The Last Inch: A White Paper on the Man-Machine Interface
Please welcome my business associate Dennis Cagan as a guest Blogger. I find his white paper intriguing and hope you do too.
The Last Inch
A White Paper on the New Frontier in Man-Machine Interface.
by Dennis Cagan
Most people in the technology industry, particularly the telecommunications sector, are familiar with the term “The Last Mile.” Wikipedia defines it as “the final leg of delivering connectivity from a communications provider to a customer. The phrase is therefore often used by the telecommunications and cable television industries. The actual distance of this leg may be considerably more than a mile, especially in rural areas.”
Today, as technology becomes more and more ubiquitous, as electronic communications devices become more and more personal and smaller, and as the applications that are delivered become increasingly granular and specific, “the last mile” ceases to adequately define the final leg of delivering the information, productivity, convenience, or entertainment to a customer – the end user. The Last Mile refers only to the connectivity to a premise, to a fixed physical location.
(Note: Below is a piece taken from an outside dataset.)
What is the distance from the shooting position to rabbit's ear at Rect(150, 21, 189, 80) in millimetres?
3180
Everyone now knows that the user does not remain there in one place – home or office – for long. A dizzying array of smart phone and tablet products are the instruments that actually transport the application to the user’s eye, ear, mouth – and yes, their fingertips.
This trend is rapidly accelerating. The dynamic nature of the constant advances in hardware devices and mobile operating systems, the enormous variety and depth in application functionality, and the revolution in mobile deployment of social media networks has completely obsoleted the concept of The Last Mile. This leads us to suggest updating the metaphor to “The Last Inch”. As we define it, The Last Inch represents the final distance linking the end user to the technology. This last gap is closed by a combination of connectivity, mobile device hardware, software – OS (iOS, Android, Blackberry, Windows Mobile) and application, and the user interface.
The entire mobility field, from global infrastructure to hand-held products to hundreds of thousands of “apps”, is arguably a new frontier in technology. Never have all the elements of computing and automation individually and collectively changed so rapidly and continuously over time. As an example, traditional software development for mainframes, mini computers and personal computers was usually a larger expensive project. The development cycles could be measured in years. The revision cycles could also be annual or bi-annual.
Mobile apps have spun that model around. If you take the aggregate effects of new versions and updates to devices, operating, systems, cellular infrastructures and social network platforms, mobility applications potentially need revision on a daily basis, and the development should be considered continuous.
The Last Inch, mobility specifically, truly closes the final gap and creates a new paradigm in the man-machine interface. Devices will undoubtedly get even smaller, possibly even surgically imbedded under the skin behind your ear. However, even anticipating this “Last Micron”, it will be a long time before the characteristics of the technology phase labeled here as The Last Inch will itself become obsolete.
“The Last Inch” is a pending TM of Caganco Incorporated.